### SET TASK 1
Return the full passage on the limits of U.S. power word for word.

In 2011, China and India are in the top ten world economies (by purchasing power parity), and each is a hegemonic military power now. China can help protect Syria, e.g., and India insists on buying Iranian petroleum. Russia is likely to rejoin the top ten by 2015, and it is militarily significant. Moscow is running interference for the Baath regime in Syria in part to protect the Tartus naval base on the Mediterranean, which the Russians lease from Damascus.

The United States is no longer the hyperpower. It can no longer necessarily act unilaterally by launching a major war of aggression at will. It lacks the resources. And, it has significant challengers in some theaters. The Obama administration was only able to act in Libya because Russia and China had allowed a strong UNSC resolution in favor of intervention to be passed. Had either exercised a veto, the Libya War would have been forestalled. And, even with a UNSC resolution authorizing the use of force, Washington felt the need to lead from behind and let France, Britain and Qatar stay in the forefront, because it feared bad PR if it were perceived to be yet again unilaterally attacking a Muslim country.

### SET TASK 2
State how many lines in the listing below contain the string "spaces", treating case as significant. Reply with the number alone.

### DATASET ENTRIES
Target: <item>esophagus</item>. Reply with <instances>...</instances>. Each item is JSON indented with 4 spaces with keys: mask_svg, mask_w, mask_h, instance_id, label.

--

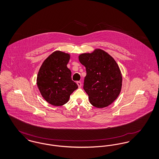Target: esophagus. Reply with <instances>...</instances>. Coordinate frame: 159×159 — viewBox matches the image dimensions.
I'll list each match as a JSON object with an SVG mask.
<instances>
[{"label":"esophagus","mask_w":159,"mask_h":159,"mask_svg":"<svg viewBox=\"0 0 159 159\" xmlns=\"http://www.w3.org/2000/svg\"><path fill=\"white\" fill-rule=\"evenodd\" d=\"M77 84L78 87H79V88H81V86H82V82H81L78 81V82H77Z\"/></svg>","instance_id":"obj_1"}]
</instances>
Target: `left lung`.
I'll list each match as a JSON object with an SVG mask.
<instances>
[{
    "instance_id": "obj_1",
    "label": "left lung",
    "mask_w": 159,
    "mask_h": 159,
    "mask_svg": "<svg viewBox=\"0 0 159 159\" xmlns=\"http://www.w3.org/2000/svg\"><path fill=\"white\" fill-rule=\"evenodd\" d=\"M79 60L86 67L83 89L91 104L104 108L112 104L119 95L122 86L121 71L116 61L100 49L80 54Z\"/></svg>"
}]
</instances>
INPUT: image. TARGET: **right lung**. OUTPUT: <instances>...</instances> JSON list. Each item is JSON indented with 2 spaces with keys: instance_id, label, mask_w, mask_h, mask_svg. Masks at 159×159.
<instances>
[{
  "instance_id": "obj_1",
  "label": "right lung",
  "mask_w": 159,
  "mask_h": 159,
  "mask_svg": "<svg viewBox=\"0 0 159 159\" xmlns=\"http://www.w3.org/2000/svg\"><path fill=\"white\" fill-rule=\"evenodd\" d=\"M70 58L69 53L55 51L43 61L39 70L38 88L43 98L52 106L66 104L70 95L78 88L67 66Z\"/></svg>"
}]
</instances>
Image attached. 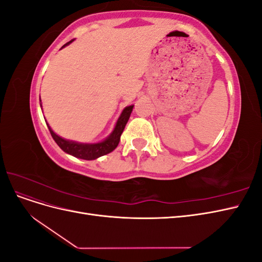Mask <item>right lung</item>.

### TASK RESPONSE 1
In 2011, China and India are in the top ten world economies (by purchasing power parity), and each is a hegemonic military power now. China can help protect Syria, e.g., and India insists on buying Iranian petroleum. Russia is likely to rejoin the top ten by 2015, and it is militarily significant. Moscow is running interference for the Baath regime in Syria in part to protect the Tartus naval base on the Mediterranean, which the Russians lease from Damascus.

The United States is no longer the hyperpower. It can no longer necessarily act unilaterally by launching a major war of aggression at will. It lacks the resources. And, it has significant challengers in some theaters. The Obama administration was only able to act in Libya because Russia and China had allowed a strong UNSC resolution in favor of intervention to be passed. Had either exercised a veto, the Libya War would have been forestalled. And, even with a UNSC resolution authorizing the use of force, Washington felt the need to lead from behind and let France, Britain and Qatar stay in the forefront, because it feared bad PR if it were perceived to be yet again unilaterally attacking a Muslim country.

### TASK RESPONSE 2
2